DIRECTIONS FOR THIS TASK: Transcribe the listing that follows exactly, from its first line to its last.

*** SOURCE DATA ***

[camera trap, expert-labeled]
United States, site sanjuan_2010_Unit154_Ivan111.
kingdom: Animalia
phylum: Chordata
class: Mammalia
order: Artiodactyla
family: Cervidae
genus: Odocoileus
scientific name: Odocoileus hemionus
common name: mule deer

***

ANSWER BOX:
[camera trap, expert-labeled]
United States, site sanjuan_2010_Unit154_Ivan111.
kingdom: Animalia
phylum: Chordata
class: Mammalia
order: Artiodactyla
family: Cervidae
genus: Odocoileus
scientific name: Odocoileus hemionus
common name: mule deer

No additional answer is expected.